Il programma iniziale prevede l’ingresso di 5 camion al giorno (finora ne sarebbero entrati in tutto 90), “una foglia di fico, una goccia nell’oceano” la definisce l’Onu, giudicandolo totalmente insufficiente, e comunque la distribuzione è ancora parziale, a singhiozzo. Israele promette che sarà pienamente in funzione entro fine mese. I mercenari che atterrano a Tel Aviv avranno il compito di guidare e sorvegliare i camion nel tragitto dallo Stato ebraico a Gaza e ritorno.

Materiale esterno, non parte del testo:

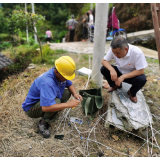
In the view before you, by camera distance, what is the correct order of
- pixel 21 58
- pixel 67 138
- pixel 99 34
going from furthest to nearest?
pixel 21 58
pixel 99 34
pixel 67 138

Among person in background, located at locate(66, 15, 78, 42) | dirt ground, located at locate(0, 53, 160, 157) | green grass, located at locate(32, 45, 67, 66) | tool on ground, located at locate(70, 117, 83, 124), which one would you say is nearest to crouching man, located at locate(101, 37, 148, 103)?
dirt ground, located at locate(0, 53, 160, 157)

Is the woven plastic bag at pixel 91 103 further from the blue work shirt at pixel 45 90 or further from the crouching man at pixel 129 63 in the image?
the blue work shirt at pixel 45 90

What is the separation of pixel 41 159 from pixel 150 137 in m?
1.45

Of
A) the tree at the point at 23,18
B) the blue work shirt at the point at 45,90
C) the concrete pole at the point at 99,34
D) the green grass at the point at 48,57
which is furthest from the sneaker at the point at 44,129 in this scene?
the tree at the point at 23,18

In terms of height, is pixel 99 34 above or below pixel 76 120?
above

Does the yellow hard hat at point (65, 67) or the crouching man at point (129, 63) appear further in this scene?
the crouching man at point (129, 63)

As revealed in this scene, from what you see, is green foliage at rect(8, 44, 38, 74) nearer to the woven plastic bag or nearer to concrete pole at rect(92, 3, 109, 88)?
concrete pole at rect(92, 3, 109, 88)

La Gaza Humanitarian Foundation afferma che distribuirà 300 milioni di pasti nei primi tre mesi del programma a un costo di 1 dollaro e 30 centesimi a pasto, incluse le spese per le guardie private. Ma chi paga?

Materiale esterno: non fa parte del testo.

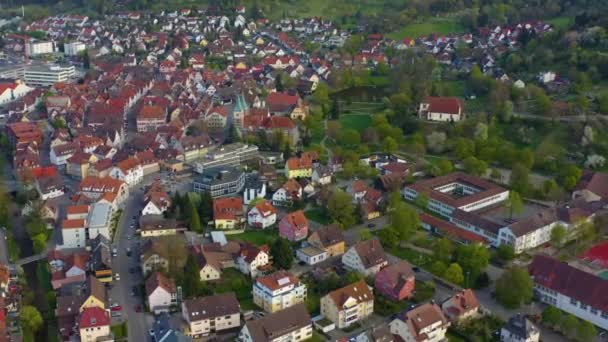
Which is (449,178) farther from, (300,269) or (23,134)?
(23,134)

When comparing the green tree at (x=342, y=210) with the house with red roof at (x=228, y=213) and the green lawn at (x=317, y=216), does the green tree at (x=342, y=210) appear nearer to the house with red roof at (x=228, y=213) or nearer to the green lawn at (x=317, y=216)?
the green lawn at (x=317, y=216)

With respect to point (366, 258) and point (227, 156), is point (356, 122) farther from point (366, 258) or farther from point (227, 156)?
point (366, 258)

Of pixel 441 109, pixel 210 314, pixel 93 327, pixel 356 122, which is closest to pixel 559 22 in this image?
pixel 441 109

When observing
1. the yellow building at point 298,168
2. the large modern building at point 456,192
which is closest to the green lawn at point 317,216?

Una fonte della fondazione svizzera, interpellata dal quotidiano della City, dice che donatori privati si sono già impegnati a versare 100 milioni di dollari al progetto, ma non ne nomina neanche uno. Altre tre persone a conoscenza del piano affermano che al momento nessun donatore straniero ha versato un dollaro. “Non è chiaro chi finanzi la Gaza Humanitarian Foundation”, scrive il Financial Times. Altre indiscrezioni indicano che l’ex-premier laburista britannico Tony Blair è stato consultato ed è intervenuto tramite il suo istituto di studi politici per ricevere consigli da David Beasley, ex-direttore del World Food Program, con il quale vinse un premio Nobel per la pace. Beasley, ex-governatore della South Carolina è citato nei documenti della fondazione svizzera come un “possibile” membro del Consiglio di amministrazione, ma non ha confermato né smentito la sua posizione con il giornale londinese.

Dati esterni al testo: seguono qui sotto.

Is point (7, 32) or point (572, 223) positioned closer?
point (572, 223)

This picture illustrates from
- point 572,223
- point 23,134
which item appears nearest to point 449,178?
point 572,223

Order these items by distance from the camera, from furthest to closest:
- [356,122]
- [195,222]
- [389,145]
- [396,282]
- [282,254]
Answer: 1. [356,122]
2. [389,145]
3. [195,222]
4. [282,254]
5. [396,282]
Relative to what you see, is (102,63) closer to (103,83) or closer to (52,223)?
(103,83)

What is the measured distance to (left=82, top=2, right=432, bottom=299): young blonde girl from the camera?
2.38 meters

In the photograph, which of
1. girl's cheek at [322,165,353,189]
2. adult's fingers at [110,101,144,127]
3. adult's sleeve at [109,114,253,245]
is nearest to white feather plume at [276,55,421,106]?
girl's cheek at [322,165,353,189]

Un altro citato come consigliere d’amministrazione, Nate Mook, ex-presidente della ong World Food Kitchen, ha smentito la notizia e rifiutato ogni commento in merito. E anche Blair ha negato di avere avuto un ruolo formale nell’iniziativa.
La struttura organizzativa della Gaza Humanitarian Foundation rimane opaca, prestandosi a interpretazioni di ogni tipo.
Tra le società sue affiliate ce n’è una creata in febbraio da un cittadino armeno con nessun precedente nel campo umanitario e un’altra di proprietà di un americano. Due società americane, Safe Reach Solutions e Ug Solutions, si occupano del mantenimento dei check-point a Gaza che saranno necessari alla distribuzione degli aiuti. E il direttore esecutivo della fondazione, l’americano Jake Wood, è un ex-Marine che in passato ha guidato l’agenzia di soccorsi umanitari Team Rubicon. Il mistero rimane. E il Rubicone degli aiuti a Gaza, frattanto, non è stato ancora attraversato.